上記同様に火国と表記されることに基づいた説で、「火」は不知火(しらぬい)に由来しているというもの。

不知火とは、有明海や八代海に夜中に見える自然現象で、漁り火が蜃気楼により出現する光です。原因が解明されるまでは、妖怪と信じられていました。

水路由来=樋の国説

肥後国八代郡肥伊郷(やつしろのこおり ひいごう/ひごう)を由来地とする説。

肥伊郷は、現在の氷川河口部(現 八代郡氷川町付近)にあたります。

また「肥/火=樋」とし、樋は水路・水脈を意味します。

この場合、氷川河口の扇状地を流れる水脈を表現しているのが由来とする説です。

干潟由来=干の国説

上記同様に肥後国八代郡肥伊郷を由来地とする説。

肥伊郷を氷川河口部に否定する点も同じ。

しかし上記と異なり扇状地由来ではなく、氷川河口沖から八代海に広がる干潟を由来とします。

当サイトの見解

由来地は肥後国八代郡肥伊郷

国内に国名と同名の郷がある以上、これを由来地と考えるのが自然です。

当サイトでは「広域を表す古地名は、範囲内の一地域の地名に由来」しているという事を重要視しています。

「火の国」は当て字

阿蘇山

阿蘇山

私は古い地名は当て字であり、字面通りの意味ではないことも重視しています。

そのため「火の国 」を理由としている火山説や不知火説は伝承にすぎないと考えています。

なお「火の国」説が一般化したのも熊本県が「火の国」を通称としてPRしているのも大きいのではないかと。

くわえてこの地方での火山の噴火の記録は、古いものでも8世紀以降です。これよりも前から肥国は存在していたので、火山説には疑問が残ります。

肥伊郷=干潟

島原湾

島原湾

残る「樋=水路」説と「干=干潟」説ですが、水路説より干潟説が有力と考えています。

肥国で特有な点があります。
それは筑紫や吉備など他の分割された国は陸地に境界を引かれたのに対し、肥国は海域で境界が引かれました
つまり肥前・肥後は陸地で接していないのです。

両国の有明海・島原湾、また肥後国側でありますが肥前との国境に近い八代海は、いずれも大規模な干潟が広がっています。

この干潟が広がる一帯の海を古くは「干の海(ひのうみ)」と呼びました。

干の海の南部にあたる現八代海の干潟を開拓して出来た地が八代郡肥伊郷であり、肥伊郷に拠点を置いた国であるため肥国と呼んだものと考えられます。
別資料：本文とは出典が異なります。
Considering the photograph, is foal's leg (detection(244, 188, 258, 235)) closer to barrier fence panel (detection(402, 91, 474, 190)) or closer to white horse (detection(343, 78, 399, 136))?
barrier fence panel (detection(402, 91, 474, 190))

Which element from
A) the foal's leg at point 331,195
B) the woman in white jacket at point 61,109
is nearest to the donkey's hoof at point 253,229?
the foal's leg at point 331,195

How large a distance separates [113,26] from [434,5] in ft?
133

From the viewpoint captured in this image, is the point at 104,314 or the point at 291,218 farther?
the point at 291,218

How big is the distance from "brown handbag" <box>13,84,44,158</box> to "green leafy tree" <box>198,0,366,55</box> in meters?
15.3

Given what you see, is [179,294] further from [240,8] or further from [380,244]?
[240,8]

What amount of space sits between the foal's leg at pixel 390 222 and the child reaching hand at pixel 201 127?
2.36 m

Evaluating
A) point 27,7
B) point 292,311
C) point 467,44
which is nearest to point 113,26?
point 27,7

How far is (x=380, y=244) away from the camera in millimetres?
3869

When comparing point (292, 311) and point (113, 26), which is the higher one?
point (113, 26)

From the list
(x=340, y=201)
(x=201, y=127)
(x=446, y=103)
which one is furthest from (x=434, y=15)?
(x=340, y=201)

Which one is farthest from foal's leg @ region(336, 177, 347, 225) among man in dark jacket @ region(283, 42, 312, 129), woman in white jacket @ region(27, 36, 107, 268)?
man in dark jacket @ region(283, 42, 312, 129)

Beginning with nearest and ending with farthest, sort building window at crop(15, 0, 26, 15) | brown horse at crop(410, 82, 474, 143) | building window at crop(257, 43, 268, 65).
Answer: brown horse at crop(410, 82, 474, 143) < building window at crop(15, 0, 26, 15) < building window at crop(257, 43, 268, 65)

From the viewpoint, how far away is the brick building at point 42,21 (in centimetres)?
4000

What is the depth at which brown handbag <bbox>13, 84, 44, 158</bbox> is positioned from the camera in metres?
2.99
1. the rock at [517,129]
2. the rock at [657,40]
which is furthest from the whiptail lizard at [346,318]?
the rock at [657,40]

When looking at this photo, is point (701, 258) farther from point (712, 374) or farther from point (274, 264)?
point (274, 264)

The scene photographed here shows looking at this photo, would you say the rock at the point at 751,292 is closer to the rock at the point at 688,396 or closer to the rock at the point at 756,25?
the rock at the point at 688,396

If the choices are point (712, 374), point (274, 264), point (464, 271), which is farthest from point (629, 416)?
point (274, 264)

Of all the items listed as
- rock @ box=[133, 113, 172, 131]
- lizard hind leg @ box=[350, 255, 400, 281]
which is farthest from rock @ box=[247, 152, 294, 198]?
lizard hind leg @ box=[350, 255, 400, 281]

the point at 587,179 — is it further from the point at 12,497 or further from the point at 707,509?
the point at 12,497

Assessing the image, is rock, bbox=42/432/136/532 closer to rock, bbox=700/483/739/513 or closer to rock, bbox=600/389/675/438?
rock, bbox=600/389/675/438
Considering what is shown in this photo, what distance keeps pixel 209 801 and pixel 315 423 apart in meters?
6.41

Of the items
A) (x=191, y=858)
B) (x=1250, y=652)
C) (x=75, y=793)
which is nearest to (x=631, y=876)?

「氷川」も「干の川」に由来しているのではないでしょうか。

そして肥伊郷から干の海を拠点に勢力を広げていったため、海を挟んだ国域になったのでしょう。

まとめ

当サイトでは、肥国の地名由来は下記の通りと考えます。

  • 肥後国八代郡肥伊郷が発祥地
  • 肥(火)は干、つまり干潟を意味する
  • 現在の八代郡氷川町が肥伊郷の推定地
  • 現氷川河口にあった八代海の干潟を開拓した土地
古い地名の由来は諸説あります。
あくまで当サイトでの見解です。